Otherwise, osmosis has a lot more features that I like, TBH. The promise chain makes it very straightforward. X-ray does do something similar, but there are just more methods. I use .then() a lot with osmosis to be able to filter out or skip documents because I am parsing a lot of squirrely content.

Also, osmosis lets me use xpath. I was able to build a 13f EDGAR parser (for the XML format) in 83 lines, in two hours, and store it in mongo. The python developers on our project were pretty flustered by that.

I can't figure out how to get the raw html with osmosis though. Tried using some xpath methods. this was very handy with x-ray.

Maybe I could write an article that compares the two and proposes some choices for efficient crosswise collaborations?

rchipka commented 9 years ago

I can't figure out how to get the raw html with osmosis though.

@acao the next version of Osmosis will have the keep_data option which will cause Osmosis to store the raw html in context.response.data

The next release of Osmosis has been held up by libxmljs. Upcoming functions in Osmosis depend on the pull requests that I merged to libxmljs being released to NPM. When the latest libxmljs is available on NPM then I'll push the new Osmosis changes.

rchipka commented 9 years ago

X-ray allows me to to parse read streams.

@acao Do you mean parse streaming XML data? Although libxmljs has a streaming parser, Osmosis will never support this functionality because it is document-oriented by nature.

rchipka commented 9 years ago

I don't see how you'll be able to run scripts of any sort of complexity and expect it to render fully.

@matthewmueller Osmosis will extend the Document prototype with DOM object properties. Some of the properties will have "getter" and "setter" functions. It will also create a Window object using the same technique. This will create a fully functional DOM interface that supports AJAX and external resource requests.

albertpeiro commented 9 years ago

+1

Ivanca commented 8 years ago

Just as a suggestion, for this to not bloat the core functionality it should be an opt-in module like expressjs does, so for example

var DOM = require('DOM-simulation');
osmosis.use(DOM());

And maybe the same should be done for any new big functionality in the future.

acao commented 8 years ago

+1 to that. I was dreaming of just this the other day. Composing the instances as such would be a very efficient way of bringing the best of both worlds together.

rchipka commented 8 years ago

@Ivanca this was my original plan when I began implementing a DOM wrapper for libxmljs. However, after testing the DOM wrapper performance I realized that there is very little overhead and an almost unnoticeable memory footprint difference. This is because the DOM wrapper extends the libxmljs Document and Element prototypes. By using "getters" and "setters" for every DOM property possible, Osmosis will only ever load properties as they are needed. This goes for Window, as well. A window object is only created as-needed. The libxmljs-dom project is still in a very early stage and there are many more performance improvements and added features in the upcoming version. One of the setbacks for libxmljs-dom is getting a few libxmljs bugs fixed. Luckily, development on libxmljs is speeding up lately.

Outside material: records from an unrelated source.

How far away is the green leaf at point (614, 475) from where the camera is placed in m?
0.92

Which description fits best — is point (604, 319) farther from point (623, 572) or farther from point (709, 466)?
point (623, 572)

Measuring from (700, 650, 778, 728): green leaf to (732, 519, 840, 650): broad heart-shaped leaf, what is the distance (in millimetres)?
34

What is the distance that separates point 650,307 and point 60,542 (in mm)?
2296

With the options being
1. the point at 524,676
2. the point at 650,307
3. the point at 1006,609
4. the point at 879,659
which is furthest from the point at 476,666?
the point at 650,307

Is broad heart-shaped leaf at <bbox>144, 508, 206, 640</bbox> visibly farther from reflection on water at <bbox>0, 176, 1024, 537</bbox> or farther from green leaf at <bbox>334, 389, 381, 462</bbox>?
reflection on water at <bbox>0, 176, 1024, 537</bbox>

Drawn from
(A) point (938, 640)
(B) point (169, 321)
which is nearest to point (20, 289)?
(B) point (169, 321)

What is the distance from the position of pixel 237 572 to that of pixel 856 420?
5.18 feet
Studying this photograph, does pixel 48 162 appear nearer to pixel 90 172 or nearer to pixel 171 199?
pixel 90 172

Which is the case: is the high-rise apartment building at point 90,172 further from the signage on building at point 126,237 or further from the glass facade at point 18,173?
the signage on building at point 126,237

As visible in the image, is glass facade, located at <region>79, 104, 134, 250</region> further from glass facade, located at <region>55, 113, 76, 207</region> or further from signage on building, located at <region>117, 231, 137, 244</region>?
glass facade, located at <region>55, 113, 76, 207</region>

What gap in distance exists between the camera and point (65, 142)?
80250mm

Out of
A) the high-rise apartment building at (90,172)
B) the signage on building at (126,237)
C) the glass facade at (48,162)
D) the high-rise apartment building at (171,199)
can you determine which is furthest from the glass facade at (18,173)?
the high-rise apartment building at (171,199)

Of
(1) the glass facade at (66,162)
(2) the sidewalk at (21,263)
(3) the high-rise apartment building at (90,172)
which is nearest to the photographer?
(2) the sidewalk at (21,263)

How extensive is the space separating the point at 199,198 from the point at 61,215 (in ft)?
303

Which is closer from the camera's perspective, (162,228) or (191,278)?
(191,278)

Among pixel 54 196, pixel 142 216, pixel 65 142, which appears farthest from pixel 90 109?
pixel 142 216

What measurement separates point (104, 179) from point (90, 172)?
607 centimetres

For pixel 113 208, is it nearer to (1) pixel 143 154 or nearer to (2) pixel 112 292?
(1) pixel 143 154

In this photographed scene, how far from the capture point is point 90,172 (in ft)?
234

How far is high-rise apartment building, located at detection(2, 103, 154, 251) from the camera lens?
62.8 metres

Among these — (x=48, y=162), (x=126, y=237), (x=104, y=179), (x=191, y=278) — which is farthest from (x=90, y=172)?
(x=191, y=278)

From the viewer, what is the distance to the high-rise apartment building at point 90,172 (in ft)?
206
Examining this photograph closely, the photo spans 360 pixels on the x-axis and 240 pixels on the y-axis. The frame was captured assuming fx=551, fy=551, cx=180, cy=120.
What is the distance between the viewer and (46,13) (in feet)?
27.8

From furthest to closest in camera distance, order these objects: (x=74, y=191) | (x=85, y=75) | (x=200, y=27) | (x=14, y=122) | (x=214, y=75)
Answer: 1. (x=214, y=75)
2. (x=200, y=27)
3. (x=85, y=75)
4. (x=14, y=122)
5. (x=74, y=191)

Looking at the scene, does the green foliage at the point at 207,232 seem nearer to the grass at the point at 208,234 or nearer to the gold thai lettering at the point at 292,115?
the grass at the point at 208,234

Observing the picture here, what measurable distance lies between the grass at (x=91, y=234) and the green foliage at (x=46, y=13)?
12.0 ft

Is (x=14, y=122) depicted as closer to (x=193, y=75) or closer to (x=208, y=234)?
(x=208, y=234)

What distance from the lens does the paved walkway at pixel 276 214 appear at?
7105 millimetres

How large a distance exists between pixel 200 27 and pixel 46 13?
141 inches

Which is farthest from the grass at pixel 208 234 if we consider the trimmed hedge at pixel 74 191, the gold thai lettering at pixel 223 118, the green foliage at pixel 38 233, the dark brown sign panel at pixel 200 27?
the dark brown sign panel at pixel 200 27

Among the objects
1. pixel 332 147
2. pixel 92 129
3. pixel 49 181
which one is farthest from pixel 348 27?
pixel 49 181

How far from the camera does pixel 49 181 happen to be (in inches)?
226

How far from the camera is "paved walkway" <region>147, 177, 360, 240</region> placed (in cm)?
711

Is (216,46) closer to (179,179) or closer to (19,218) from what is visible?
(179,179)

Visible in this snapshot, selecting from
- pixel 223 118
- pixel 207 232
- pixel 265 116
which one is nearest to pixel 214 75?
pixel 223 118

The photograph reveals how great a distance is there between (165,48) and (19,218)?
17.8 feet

Osmosis will work without the DOM capabilities, but it's most likely headed in the "DOM always on" direction. I think most people would prefer to interface with libxml contexts using familiar DOM functions anyways. I assure you that Osmosis will always strive towards the best possible performance, especially when it comes to memory usage. Within the next few releases of Osmosis, DOM support will be greatly improved and stabilized with lots of cool new features.